The world of Back to Bed is uncanny yet familiar. Anyone who has seen a work of art by Salvador Dalí or René Magritte should immediately recognize some of its decorative and interactive objects: plump green apples, disembodied floating eyeballs, melting clocks, bowler hats, unexpected trains, mirrors that aren’t what they seem. These objects and their setting are presented in a charming visual style vaguely reminiscent of claymation, creating a sense of tactile imperfection that makes a flowerbed full of eyes or a giant squid tentacle more endearing than disturbing.
Despite these Surrealist trappings, Back to Bed utilizes unambiguous puzzle gameplay. The object of each stage is to guide narcoleptic sleepwalker Bob to the safety of his bed. Players take on the role of Subob, a Bob-faced, doglike guardian seemingly plucked from a Hieronymus Bosch painting, and who can move freely about the dreamscapes, picking up and relocating certain transportable objects. This consists mainly of dropping Magritte apples in Bob’s path so that he won’t walk off ledges or into other dangers, since he will only change direction upon running into an object or wall.
Bob always turns clockwise, which creates both consistency and an added challenge in getting him to reverse direction when needed. As someone who has no spatial reasoning and always suffered with those rotating railroad puzzles, I often failed to accurately predict where Bob was going to end up. Thankfully, Back to Bed plots his course about six steps beyond his current position and immediately accounts for any changes you make to the environment, displaying where he’s headed via footstep markings. This makes planning ahead a breeze for even the spatially inept, allowing you to focus on the meat of the puzzles.
Although you’ll spend most of the game’s 30 stages sending Subob ahead to drop apples in human-Bob’s path, Back to Bed introduces a handful of interesting twists and level designs to keep the puzzles from becoming stale. These range from patrolling enemies that will wake Bob up upon collision to gaps that can only be bridged when viewed from an M.C. Escher perspective. Once all 30 stages have been finished, “Nightmare” mode unlocks: this variation pits players against the same stage layouts, but locks the door to Bob’s bed and requires he walk over the key first. This small addition greatly alters the challenge, essentially doubling the available levels despite the repeated stage design.
There’s an artificial game-lengthener as well, however, in Back to Bed’s touch controls. Every action is completed with a single tap—drag-moving Subob, picking up items, as well as dropping them—resulting in frequently imprecise inputs. This is especially vexing when you have only a few steps to intervene between Bob and a hazard, and Subob drops an item instead of walking. Switching to the virtual joystick layout alleviates some of this difficulty. Luckily, without a timer or any real punishment for Bob falling off a ledge—except in Nightmare mode, where a fall will drop a key—the controls are occasionally frustrating but mostly forgivable.

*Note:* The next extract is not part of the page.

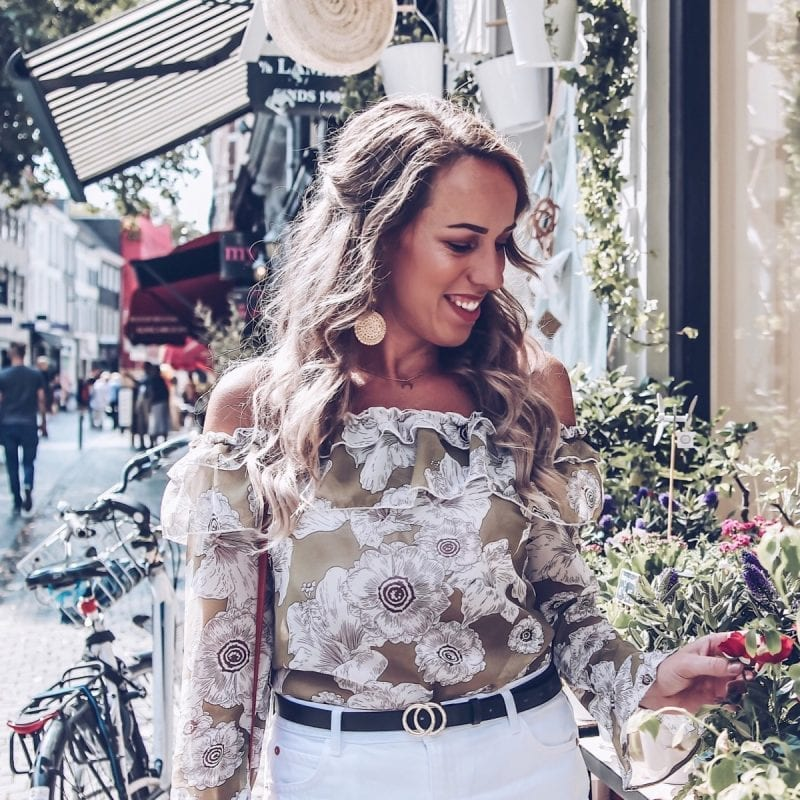 Outfit: Zomerse blouse van Lofty Manner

Besides the consistently engaging puzzles, Back to Bed’s other primary draw is its aesthetic, which is an odd combination of cute and creepy. The narrator has a stilted, alien voice that occasionally offers surrealistic commentary like “The apple has narcolepsy,” but more often gives cryptic-yet-genuine advice on playing the game, such as “Walk on the fish,” and “The clock turns Bob-wise.”
The set decorations are a bit repetitive, favoring eyeballs and winged inanimate objects on most stages, but occasional additions such as “whale road tracks” provide extra variety. While there’s no story per se, the levels and hazards are introduced through between-level artwork that creates a sense of progress despite the fact that you just keep guiding Bob back to bed again and again.
Almost everything about Back to Bed seems designed with the player in mind, from the quirky narration to its speed-up button to the minimal punishment for failure. The re-purposed Surrealist objects create a unique dreamscape that is a treat to wander, and Nightmare mode provides a surprising amount of replay value. We do wish more stages featured customized challenges—there is only one level with two different “complete in X fashion” achievements—but that’s a dream for another day.